We don’t usually like thinking about endings. They’re often complicated and bittersweet; they happen sometimes way too late or much before we’re ready, and because endings and beginnings come packaged together, it’s all too easy to allow beginnings to overshadown their less pleasant partner. However, as our story earlier today illustrated beautifully, there are no beginnings without first, an ending. The Little Tree couldn’t move forward, couldn’t grow into who he was meant to be until he let go of his leaves, and who he was before. And just like the story, no one can force that ctucial ending, it has to come from within.

Without that reckoning and acceptance of change, a new beginning can never truly happen. We’ll walk into new circumstances carrying the burdens from the old, never finding renewal or release, simply adding more and more to our backs. So before we move fully into this fresh new year, we need to look back and say a proper goodbye. Each of us has our own goodbye we need to make, our own burden to release before we can properly move ahead into the growth and change that awaits us.

What have you been carrying that you’re ready to set down? What have you been carrying that might stand in the way of the word you chose for this new year? What disappointments, what mistakes, what expectations are you still carrying that are no longer helping you?

Forgiveness

Forgiveness is integral to saying our proper goodbye. Without forgiving ourselves the mistakes we’ve made, we can’t set down the embarrassment or regret that haunts us. Without forgiving others, we can’t set down the resentment or hurt that follows us. But forgiveness is difficult, and it can be a process. It’s important to ask ourselves, “Am I ready to let go of this?” We ask because the question reminds us we’ll be ready someday, and it reminds us that day isn’t necessarily today.

What do you need to forgive to move forward? What do you need to accept to find peace? What do you need to release to be the person you want to be? And then for each, are you ready to forgive, are you ready to accept, are you ready to release?

Endings and beginnings are perfect times for reflection, but we are not perfect people in a perfect world. Sometimes we carry things that hold us back, but we’re not ready to let them go. Perhaps at the next ending, or the one after that, we’ll be ready.

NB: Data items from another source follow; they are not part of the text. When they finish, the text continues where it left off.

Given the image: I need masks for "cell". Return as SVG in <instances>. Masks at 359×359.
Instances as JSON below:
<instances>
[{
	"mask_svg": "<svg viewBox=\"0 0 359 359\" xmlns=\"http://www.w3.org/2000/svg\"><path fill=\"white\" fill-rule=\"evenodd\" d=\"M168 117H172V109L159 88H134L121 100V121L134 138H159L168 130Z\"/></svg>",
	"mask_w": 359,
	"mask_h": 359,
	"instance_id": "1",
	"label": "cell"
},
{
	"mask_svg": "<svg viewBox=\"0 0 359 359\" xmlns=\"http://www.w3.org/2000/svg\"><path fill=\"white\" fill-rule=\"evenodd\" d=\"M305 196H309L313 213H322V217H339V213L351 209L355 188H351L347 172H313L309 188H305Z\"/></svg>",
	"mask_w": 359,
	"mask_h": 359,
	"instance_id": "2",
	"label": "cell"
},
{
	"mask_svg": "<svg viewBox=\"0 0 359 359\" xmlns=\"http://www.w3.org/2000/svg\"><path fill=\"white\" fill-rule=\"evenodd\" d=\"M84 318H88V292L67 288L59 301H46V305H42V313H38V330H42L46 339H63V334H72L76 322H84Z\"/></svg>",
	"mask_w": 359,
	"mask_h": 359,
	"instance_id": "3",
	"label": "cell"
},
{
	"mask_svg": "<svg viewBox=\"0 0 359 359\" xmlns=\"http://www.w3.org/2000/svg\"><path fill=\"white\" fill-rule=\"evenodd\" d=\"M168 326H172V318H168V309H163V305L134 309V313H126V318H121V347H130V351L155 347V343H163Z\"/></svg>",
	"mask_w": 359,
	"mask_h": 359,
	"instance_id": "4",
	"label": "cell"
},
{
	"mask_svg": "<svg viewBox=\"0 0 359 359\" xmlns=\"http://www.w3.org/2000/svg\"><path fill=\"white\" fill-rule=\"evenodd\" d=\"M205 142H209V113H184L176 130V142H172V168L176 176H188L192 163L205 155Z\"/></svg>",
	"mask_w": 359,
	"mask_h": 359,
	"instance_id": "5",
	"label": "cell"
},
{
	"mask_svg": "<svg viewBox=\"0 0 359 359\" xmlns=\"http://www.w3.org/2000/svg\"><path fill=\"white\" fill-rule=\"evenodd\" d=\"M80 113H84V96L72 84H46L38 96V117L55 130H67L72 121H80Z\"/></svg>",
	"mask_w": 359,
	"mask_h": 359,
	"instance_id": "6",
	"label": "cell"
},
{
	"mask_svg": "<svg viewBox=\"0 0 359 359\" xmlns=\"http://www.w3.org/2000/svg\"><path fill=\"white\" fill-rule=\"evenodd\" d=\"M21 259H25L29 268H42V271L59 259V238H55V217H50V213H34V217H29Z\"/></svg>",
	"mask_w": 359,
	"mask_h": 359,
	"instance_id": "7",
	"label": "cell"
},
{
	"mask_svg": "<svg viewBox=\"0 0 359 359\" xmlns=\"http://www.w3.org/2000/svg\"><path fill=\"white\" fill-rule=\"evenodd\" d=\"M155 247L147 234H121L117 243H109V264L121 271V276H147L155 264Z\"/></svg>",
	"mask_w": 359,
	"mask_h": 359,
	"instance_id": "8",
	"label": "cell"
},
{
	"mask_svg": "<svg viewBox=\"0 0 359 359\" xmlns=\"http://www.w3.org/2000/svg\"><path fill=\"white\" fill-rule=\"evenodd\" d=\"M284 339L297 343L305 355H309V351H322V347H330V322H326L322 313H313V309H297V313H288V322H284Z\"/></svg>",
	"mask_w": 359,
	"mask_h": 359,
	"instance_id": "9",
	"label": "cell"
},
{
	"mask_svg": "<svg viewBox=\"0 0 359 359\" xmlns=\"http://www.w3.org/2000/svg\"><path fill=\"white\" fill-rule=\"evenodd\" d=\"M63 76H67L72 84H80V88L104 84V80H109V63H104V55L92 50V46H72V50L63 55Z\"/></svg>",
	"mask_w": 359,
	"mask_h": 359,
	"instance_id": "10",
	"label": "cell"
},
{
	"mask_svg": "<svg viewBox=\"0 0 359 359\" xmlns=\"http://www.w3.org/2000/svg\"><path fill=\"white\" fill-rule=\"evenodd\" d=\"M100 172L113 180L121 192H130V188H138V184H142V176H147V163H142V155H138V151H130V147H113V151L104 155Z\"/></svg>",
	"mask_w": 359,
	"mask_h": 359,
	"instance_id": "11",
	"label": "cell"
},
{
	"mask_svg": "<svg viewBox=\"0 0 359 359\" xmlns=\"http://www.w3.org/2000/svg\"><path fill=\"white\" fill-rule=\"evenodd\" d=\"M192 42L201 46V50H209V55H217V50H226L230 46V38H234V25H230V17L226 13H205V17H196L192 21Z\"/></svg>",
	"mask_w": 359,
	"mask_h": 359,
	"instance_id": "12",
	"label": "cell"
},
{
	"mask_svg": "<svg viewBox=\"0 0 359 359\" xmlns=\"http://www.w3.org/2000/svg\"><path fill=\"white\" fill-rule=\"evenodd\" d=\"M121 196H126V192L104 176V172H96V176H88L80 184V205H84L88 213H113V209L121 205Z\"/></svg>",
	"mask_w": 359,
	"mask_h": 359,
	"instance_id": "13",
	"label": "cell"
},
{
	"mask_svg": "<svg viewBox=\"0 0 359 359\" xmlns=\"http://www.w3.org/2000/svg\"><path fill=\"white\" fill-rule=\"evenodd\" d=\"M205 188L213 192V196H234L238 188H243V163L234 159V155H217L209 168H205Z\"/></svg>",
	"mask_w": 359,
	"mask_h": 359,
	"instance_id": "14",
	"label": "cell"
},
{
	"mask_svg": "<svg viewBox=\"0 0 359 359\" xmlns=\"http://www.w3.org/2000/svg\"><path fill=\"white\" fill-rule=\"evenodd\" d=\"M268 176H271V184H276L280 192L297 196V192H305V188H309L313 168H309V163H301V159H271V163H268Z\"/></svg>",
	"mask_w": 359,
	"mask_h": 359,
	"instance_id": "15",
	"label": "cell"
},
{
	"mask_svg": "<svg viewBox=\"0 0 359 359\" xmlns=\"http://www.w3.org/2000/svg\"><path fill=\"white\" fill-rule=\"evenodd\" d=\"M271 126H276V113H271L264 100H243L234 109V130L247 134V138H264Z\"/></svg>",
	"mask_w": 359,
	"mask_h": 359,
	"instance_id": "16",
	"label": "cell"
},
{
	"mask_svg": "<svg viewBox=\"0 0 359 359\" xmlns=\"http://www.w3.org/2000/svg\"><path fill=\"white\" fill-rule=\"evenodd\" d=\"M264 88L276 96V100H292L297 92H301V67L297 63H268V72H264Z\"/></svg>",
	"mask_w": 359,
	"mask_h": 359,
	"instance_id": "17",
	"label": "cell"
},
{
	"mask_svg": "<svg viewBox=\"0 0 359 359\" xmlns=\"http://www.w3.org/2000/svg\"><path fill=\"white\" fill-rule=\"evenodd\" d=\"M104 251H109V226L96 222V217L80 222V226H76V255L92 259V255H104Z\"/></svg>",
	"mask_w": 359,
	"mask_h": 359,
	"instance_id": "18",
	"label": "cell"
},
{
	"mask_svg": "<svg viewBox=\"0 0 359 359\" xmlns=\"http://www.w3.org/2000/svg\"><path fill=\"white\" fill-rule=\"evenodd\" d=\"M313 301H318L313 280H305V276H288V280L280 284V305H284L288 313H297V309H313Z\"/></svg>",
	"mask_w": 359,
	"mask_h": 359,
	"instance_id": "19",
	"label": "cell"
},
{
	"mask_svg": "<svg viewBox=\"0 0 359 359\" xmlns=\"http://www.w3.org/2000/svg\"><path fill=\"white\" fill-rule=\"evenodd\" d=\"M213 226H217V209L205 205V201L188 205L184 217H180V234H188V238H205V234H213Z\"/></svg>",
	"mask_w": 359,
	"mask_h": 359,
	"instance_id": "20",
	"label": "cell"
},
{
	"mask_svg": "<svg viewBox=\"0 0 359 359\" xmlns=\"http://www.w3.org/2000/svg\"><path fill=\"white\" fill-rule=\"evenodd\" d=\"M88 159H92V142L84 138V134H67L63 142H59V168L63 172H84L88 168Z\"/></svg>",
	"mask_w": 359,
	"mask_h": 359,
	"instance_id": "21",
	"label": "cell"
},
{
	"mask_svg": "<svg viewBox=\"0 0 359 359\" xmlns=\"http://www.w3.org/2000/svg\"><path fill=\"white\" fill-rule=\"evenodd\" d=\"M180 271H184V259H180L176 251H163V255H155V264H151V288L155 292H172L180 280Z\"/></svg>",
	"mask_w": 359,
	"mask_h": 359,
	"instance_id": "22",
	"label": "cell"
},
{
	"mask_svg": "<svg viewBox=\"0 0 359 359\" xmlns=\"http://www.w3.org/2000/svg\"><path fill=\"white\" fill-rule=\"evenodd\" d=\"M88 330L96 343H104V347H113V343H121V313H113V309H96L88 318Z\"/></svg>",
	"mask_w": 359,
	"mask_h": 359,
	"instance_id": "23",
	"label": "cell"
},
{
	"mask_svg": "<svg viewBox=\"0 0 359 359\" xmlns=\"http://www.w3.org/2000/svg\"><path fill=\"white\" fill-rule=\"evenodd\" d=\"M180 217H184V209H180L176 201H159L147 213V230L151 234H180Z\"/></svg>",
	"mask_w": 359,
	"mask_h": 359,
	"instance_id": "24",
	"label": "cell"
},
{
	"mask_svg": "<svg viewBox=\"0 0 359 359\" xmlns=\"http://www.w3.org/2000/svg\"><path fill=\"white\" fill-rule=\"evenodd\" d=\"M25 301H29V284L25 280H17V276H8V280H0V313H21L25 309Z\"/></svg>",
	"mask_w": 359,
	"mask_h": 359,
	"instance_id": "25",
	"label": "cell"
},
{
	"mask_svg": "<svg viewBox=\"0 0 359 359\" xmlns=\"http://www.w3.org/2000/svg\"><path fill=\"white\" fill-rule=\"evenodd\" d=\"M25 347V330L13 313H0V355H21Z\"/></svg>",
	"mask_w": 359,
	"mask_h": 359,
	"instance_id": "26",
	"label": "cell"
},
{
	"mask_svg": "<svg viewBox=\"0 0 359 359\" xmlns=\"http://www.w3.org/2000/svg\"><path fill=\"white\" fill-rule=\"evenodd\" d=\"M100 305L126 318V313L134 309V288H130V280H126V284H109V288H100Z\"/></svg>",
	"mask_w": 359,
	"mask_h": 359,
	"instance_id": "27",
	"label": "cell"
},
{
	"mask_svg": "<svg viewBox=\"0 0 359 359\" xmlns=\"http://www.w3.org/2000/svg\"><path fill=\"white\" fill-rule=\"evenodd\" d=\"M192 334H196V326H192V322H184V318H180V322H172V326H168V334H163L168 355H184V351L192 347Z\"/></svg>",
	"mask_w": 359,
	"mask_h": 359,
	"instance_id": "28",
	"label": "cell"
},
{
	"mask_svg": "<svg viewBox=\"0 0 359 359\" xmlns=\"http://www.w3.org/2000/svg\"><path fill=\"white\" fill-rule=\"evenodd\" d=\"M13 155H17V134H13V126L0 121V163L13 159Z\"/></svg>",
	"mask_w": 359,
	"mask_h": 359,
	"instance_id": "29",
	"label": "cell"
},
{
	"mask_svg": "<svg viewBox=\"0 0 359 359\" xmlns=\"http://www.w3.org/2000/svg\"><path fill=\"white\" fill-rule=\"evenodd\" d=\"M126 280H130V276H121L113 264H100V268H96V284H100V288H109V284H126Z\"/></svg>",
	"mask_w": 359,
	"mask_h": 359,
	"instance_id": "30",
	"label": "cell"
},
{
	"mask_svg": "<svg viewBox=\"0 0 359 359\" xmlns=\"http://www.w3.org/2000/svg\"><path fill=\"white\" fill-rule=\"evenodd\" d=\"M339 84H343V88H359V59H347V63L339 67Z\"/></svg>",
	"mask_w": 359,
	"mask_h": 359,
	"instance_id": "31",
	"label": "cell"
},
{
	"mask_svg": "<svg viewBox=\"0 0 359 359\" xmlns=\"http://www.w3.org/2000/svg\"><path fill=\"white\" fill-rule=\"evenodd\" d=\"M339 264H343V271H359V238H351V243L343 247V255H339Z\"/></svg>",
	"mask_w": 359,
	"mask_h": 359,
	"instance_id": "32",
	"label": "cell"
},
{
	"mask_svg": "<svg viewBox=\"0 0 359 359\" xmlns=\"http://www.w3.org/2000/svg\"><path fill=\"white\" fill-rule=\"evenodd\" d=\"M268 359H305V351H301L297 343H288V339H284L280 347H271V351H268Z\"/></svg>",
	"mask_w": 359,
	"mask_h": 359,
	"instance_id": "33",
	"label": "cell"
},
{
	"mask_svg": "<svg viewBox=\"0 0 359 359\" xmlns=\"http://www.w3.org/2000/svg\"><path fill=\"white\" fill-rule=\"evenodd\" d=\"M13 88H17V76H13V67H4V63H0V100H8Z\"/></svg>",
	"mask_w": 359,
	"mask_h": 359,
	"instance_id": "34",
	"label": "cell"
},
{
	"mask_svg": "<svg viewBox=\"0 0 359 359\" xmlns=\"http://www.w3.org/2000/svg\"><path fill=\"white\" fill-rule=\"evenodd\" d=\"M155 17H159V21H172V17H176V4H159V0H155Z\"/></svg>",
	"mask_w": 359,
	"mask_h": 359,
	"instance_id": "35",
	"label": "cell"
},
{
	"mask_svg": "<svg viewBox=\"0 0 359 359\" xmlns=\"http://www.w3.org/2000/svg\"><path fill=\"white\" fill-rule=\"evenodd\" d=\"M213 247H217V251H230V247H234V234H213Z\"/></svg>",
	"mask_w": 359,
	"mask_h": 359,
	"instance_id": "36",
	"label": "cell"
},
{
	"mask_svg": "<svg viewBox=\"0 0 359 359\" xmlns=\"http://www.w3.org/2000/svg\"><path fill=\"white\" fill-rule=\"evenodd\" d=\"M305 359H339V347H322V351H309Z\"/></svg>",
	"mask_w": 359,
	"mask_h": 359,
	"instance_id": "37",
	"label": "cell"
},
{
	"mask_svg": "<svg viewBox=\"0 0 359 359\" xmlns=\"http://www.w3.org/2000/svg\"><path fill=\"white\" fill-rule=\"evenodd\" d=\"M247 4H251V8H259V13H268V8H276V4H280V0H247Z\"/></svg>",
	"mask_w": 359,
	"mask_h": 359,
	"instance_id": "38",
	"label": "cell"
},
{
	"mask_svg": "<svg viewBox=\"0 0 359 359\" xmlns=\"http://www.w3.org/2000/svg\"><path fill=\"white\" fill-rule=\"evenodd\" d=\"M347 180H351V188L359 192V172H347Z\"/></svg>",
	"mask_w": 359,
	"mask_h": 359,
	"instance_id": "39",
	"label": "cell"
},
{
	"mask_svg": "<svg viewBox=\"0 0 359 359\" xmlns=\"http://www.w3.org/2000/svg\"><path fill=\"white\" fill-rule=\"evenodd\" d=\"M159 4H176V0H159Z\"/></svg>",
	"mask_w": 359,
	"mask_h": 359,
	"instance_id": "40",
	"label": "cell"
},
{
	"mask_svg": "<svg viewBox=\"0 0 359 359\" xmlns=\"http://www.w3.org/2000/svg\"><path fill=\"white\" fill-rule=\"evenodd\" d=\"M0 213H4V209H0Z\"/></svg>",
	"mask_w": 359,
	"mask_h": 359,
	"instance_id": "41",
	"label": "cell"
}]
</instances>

This year’s beginning and ending will only be one of many, in a long line of bittersweet endings and bright beginnings; it does not need to be the perfect time, the deepest reflection, or the biggest turning point. Setting down one thing will lighten an entire load.

So what is you rone thing, big or small, that releasing will allow you to move forward in 2022?

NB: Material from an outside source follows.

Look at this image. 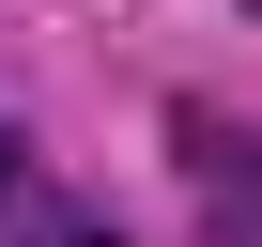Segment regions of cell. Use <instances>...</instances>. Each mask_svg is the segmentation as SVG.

I invite you now to reflect on what you’re ready to let go of today, in this moment. If you feel so called, you are welcome to write down what you think of on a piece of paper like we sould if you were gathering in person today, and burn that paper (safely) now or later to symbolize your release. Or you may prefer the simplicity of our symbolic fire, shared virtually. This ritual is for you, and only asks what you need of it. I will leave you with a poem by Lois Van Neer to lead you into your reflection.

Let Go

Let go
of all that binds you
of all that burdens you
of what you carry
of all that shames you
of fear
of trespasses and transgressions

Let go of guilt
let go of anger
let go of small mindness and pettiness
of ways of being that no longer work for you
of compulsinos that consume your living

Let go of what you cannot change
let go of regret
of that which haunts you
let go of pain
let go of ways in which you missed the mark

Let go

“Let Go” by Lois Van Neer

One Comment

  1. Mary Harlos

    I loved this beautiful and meaningful reflection for the New Year. Thank you!